Floyd trapte het af met een kopstoot aan het einde van de eerste ronde, goed voor een dubbele puntenaftrek. Later kreeg hij nog meer strafpunten voor slaan na de break. DeGale zelf was ook niet onschuldig: hij verloor een punt toen hij Floyd raakte nadat de scheids had ingegrepen.
De chaos bleef maar doorgaan. Floyd sloeg op het achterhoofd, DeGale zette een headlock in, en de scheidsrechter had zijn handen vol. Uiteindelijk hielden de jurykaarten het simpel: 48-43, 48-43 en 47-44 in het voordeel van DeGale.
Na afloop was DeGale duidelijk opgelucht, maar ook uitgesproken. Hij noemde bare-knuckle boksen “gek spul” en gaf toe dat het veel harder en vuiler was dan hij dacht.
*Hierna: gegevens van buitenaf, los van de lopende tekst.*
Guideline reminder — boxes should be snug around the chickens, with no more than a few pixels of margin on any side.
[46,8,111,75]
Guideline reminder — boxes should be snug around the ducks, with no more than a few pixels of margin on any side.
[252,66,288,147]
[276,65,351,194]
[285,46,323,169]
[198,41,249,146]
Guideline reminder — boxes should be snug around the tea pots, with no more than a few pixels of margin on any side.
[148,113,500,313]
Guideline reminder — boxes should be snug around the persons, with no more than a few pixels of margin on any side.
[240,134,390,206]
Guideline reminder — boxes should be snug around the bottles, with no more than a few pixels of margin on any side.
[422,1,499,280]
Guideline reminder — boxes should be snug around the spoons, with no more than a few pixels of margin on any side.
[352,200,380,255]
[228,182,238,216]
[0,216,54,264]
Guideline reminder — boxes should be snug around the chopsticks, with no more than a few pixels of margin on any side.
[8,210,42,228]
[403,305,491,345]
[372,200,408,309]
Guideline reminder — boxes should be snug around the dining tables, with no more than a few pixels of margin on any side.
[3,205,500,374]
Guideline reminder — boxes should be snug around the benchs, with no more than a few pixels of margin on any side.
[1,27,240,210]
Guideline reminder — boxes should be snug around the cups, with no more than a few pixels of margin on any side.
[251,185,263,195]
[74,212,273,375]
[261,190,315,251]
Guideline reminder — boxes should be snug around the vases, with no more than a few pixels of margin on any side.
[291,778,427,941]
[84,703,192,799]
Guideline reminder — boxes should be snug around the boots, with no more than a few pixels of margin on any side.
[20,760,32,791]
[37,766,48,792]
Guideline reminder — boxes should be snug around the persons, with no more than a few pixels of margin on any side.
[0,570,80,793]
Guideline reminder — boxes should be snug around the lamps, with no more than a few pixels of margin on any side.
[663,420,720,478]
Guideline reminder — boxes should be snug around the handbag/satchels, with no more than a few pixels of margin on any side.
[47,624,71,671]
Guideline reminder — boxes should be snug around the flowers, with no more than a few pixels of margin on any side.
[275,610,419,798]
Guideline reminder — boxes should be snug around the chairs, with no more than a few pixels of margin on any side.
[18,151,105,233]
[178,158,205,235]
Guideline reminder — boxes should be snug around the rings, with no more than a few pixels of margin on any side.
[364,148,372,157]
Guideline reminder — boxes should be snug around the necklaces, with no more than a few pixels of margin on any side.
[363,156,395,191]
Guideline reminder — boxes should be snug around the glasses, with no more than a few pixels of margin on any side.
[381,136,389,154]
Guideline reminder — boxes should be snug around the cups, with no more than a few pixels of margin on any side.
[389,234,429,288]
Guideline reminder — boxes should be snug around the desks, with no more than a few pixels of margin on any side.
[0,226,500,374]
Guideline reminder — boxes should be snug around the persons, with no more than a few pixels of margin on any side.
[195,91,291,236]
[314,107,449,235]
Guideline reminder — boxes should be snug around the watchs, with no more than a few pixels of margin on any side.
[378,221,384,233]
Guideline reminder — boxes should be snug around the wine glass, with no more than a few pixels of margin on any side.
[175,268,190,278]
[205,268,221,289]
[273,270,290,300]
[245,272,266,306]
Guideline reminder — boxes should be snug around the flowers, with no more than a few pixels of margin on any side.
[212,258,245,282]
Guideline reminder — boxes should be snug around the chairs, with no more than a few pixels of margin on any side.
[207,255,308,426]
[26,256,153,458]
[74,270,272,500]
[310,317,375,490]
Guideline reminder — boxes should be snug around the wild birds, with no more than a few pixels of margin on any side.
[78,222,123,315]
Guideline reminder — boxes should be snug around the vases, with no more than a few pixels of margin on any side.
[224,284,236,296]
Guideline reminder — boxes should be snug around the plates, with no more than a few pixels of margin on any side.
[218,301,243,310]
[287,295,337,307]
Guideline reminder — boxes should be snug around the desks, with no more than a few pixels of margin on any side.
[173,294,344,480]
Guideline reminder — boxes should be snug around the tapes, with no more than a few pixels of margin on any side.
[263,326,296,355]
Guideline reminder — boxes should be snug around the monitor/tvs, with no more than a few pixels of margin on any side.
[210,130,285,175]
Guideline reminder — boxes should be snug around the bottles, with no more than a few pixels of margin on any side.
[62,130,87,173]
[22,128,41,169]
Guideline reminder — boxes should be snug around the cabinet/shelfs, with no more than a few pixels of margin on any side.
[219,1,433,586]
“Het is anders, het is rauw, maar weet je wat? Ik ben 1-0 en dat telt. JD’s tweede coming,” zei hij met een glimlach. Toch was zijn besluit even duidelijk: dit avontuur was eenmalig. Op sociale media kondigde hij aan dat hij geen toekomst ziet in deze tak van sport.
De Olympisch kampioen boekte dus een winstpartij, maar gooit meteen de handdoek in de ring.